▶ **TEXTE FOURNI**
________________________________________

# Avis iPhone 8 plus et iPhone XR



## tioducato (8 Décembre 2018)

Bonjour aa tous, 
j'ai besoin de me décider pour un nouvel iPhone 
j'ai actuellement depuis 5 ans un iPhone 5S , je voudrais changer et j'hésite entre le 8plus et le XR 
Pourriez vous m'aider a me décider 
merci de votre aide


----------



## lostOzone (9 Décembre 2018)

XR le 8 plus est très bien mais l’écran non borderless est complètement daté.


----------



## Jura39 (9 Décembre 2018)

Xr sans hésitation


----------



## ibabar (11 Décembre 2018)

_ L'appareil photo du XR sera aussi meilleur que celui du 8 Plus (malgré 2 capteurs sur celui-ci).
_ Attention toutefois à la taille d'écran car le ratio n'est pas le même (19.5/9 vs 16/9), donc pour une vidéo style YouTube - à vérifier - mais la taille d'image sera plus grande sur le 8 Plus (à moins d'aimer regarder une vidéo tronquée en haut et en bas et sur un côté par l'encoche!).
_ Attention aussi à la taille du device: j'étais aux anges quand je suis passé du 4 au 6 Plus (3.5" vers 5.5") mais l'usage à une main est impossible (à moins de jouer à l'équilibriste et de risquer pas mal de chutes).

________________________________________

▶ **DONNÉES DISPONIBLES**

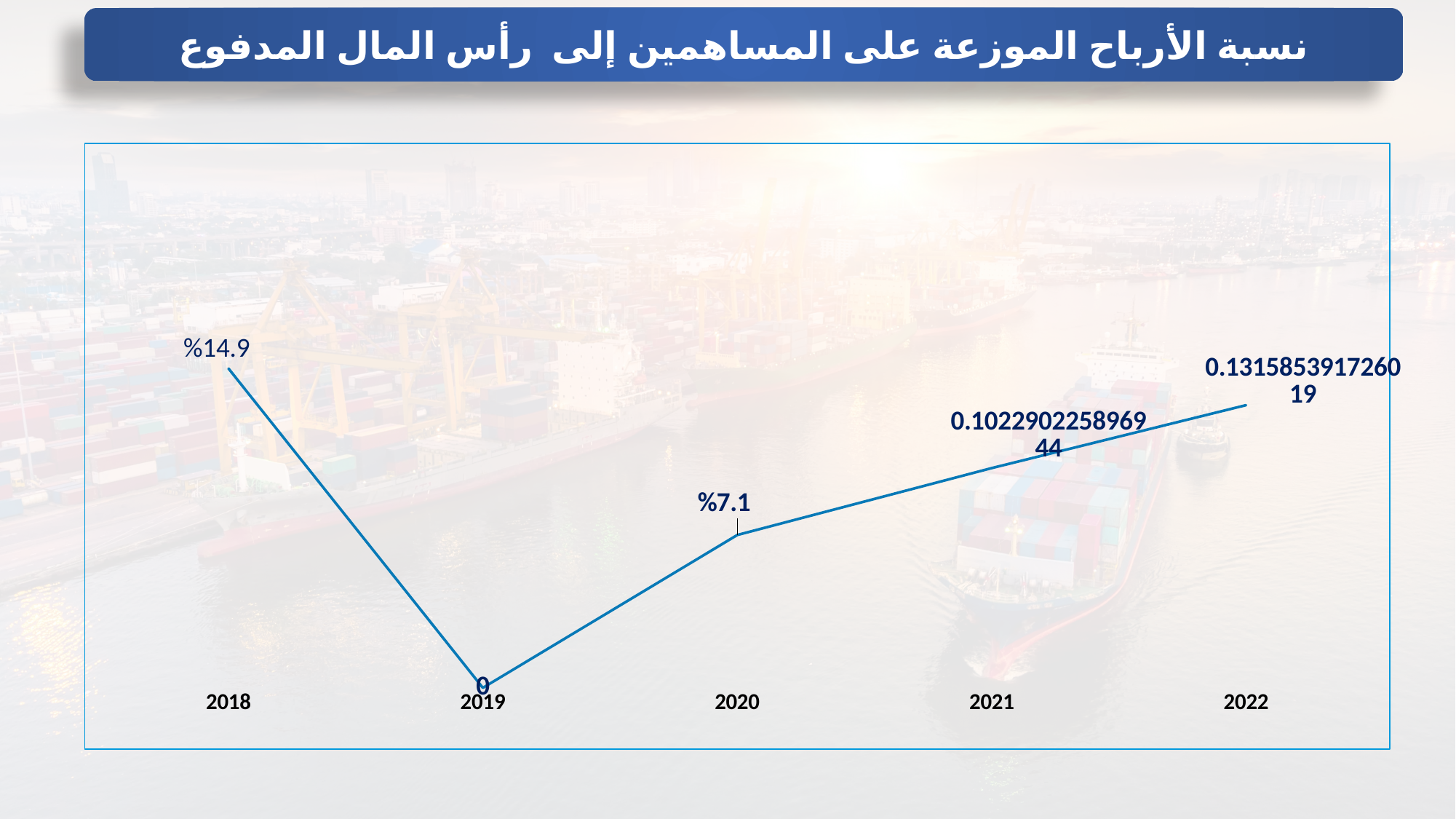
What type of chart is shown on the slide? Line chart How many years are plotted on the chart? 5 What is the data label shown for 2021? 0.102290225896944 What is the value shown for 2018? %14.9 Do the values rise or fall from 2019 to 2022? Rise What is the value shown for 2019? 0 Which year has the larger value, 2020 or 2021? 2021 What is the value shown for 2020? %7.1 Which year has the highest value on the chart? 2018 What is the data label shown for 2022? 0.131585391726019 What is the difference between the values for 2018 and 2020? %7.8 Which year has the lowest value on the chart? 2019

________________________________________

▶ **CONSIGNE**
Dans la discussion sur l'iPhone 8 Plus et l'iPhone XR, depuis combien de temps la personne qui ouvre le fil possède-t-elle son iPhone 5S ?

▶ **ZONE DE RÉPONSE**
Depuis 5 ans.